Pegasus Airlines is making a debut today
on Istanbul stock exchange under a ticker PGSUS TI (Bloomberg). According to
Bloomberg 35.3mn shares (22.5mn primary) were placed at TRY18.4 ($361mn
offer size) valuing the company at TRY1,882mn ($1,045mn).
Brief portrait –
second largest after THY, but not a close rival
- After IPO 66% will
be owned by Esas Holding – Sabanci.
- Turkish second
largest airline after THYAO but working off a low-cost airline model.
- Uses Sabiha Gokcen
– Istanbul’s Asian side airport as its main hub. THY is currently based at
Ataturk Airport and lobbied for building third giant airport in Istanbul with
150mn potential capacity, mostly geared to fit its own ambitious expansion
plans.
- Flies to 29
domestic and 41 international destinations essentially competing almost on all
routes with THYAO (the latter flies almost anywhere these days!)
- Operates 40 Boeing
3.4 y old airplanes but placed an order to buy 100 (57 firm orders) new
Airbuses with deliveries starting 2015-16. THY has 201 planes in the fleet (2012YE, ex
wet lease) and plans to operate 423 airplanes by 2021.
In general, PGSUS displays quite similar
to low-cost airline metrics – low costs per available seat kilometre (lowest of
all in terms of employees per ASK) and low revenue per ASK and with the result
of having relatively high profitability: eg 3ppts above THYAO on 2012 numbers
and in line with Ryanair.
Pegasus was priced at
the IPO (looking back at 2012 numbers) overall in line with low cost airlines
but at a substantial premium to THYAO – 35% on EV/EBITDA and almost 100% on
P/E. On one hand this may look justified due
to better margins of PGSUS but (1) THYAO, in our view, is displaying financial
performance and metric closer to low-cost airlines than to flag carriers as
well, (2) generates better absolute returns on ASK (higher EBIT/ASK), (3) in
our view will continue growing dynamically over the next few years, (4) gets
state support and is clearly a ‘designated’ Turkish carrier.

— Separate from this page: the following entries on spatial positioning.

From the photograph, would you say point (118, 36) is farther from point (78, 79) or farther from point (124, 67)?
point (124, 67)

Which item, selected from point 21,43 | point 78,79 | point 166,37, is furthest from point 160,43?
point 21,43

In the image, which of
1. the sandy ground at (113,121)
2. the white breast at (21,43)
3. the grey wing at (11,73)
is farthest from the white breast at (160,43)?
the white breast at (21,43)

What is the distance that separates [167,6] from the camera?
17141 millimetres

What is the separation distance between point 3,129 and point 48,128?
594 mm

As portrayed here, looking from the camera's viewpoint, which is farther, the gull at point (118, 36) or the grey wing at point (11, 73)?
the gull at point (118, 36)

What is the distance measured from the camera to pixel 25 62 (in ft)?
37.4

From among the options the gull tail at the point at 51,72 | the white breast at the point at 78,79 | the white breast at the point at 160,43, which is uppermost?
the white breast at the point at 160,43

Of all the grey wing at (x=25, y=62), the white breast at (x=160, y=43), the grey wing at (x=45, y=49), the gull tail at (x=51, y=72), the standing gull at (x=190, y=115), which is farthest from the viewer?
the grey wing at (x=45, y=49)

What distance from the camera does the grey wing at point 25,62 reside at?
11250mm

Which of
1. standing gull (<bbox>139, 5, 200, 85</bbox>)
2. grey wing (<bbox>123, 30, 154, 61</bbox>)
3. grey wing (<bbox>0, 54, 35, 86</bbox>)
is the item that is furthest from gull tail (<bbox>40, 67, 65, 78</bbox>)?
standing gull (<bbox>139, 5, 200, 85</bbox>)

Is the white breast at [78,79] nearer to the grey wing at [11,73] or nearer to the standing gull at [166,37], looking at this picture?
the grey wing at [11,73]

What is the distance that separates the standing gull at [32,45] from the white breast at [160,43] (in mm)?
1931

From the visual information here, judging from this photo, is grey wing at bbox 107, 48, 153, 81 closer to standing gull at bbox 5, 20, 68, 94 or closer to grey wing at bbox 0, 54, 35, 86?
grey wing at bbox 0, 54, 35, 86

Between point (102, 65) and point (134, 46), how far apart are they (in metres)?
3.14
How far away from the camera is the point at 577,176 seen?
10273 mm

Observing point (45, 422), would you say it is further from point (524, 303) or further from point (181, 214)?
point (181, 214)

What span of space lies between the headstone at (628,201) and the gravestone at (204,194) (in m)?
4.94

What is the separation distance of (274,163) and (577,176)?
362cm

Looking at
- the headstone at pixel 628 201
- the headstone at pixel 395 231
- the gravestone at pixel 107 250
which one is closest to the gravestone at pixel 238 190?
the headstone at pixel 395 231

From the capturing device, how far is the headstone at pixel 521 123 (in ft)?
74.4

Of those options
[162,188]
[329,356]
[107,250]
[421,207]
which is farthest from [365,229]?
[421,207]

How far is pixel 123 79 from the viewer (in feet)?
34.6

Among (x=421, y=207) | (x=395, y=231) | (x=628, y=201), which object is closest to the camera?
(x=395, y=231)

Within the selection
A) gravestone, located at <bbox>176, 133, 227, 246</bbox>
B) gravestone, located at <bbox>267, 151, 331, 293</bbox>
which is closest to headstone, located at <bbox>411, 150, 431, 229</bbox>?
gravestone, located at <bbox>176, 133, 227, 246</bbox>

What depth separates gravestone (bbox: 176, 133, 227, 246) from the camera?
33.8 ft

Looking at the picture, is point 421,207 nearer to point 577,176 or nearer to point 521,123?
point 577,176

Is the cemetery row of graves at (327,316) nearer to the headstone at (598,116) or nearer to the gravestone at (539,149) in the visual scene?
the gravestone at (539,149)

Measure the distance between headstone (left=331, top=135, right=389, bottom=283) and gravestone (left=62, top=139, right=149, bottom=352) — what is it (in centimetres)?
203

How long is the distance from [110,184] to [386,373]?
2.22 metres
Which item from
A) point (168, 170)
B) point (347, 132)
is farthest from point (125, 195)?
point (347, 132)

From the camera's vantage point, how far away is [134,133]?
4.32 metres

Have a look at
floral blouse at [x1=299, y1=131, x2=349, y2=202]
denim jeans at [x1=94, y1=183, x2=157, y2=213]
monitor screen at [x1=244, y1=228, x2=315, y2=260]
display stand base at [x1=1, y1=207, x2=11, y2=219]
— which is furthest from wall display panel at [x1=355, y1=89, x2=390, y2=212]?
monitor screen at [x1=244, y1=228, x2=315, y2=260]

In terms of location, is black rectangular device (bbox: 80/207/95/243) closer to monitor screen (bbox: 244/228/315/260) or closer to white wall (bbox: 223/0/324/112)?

Note that while we keep our EBITDA margin
unchanged at 14% for THYAO going forward, both the company itself and consensus
seems to believe the EBITDA margin may reach 18% in couple of years. That would
be above Pegasus current one and at the top end of not just flag carriers but
also low cost airlines. We think PGSUS pricing underpins THYAO attractive
valuation, further highlighted if one believes THYAO can deliver growing
margins! We have just issued a report on THYAO (see attached) where we argue
the stock should be priced closer to 7x EV/EBITDA and 13x P/E – or above its
current trading multiples albeit still below those of PGSUS.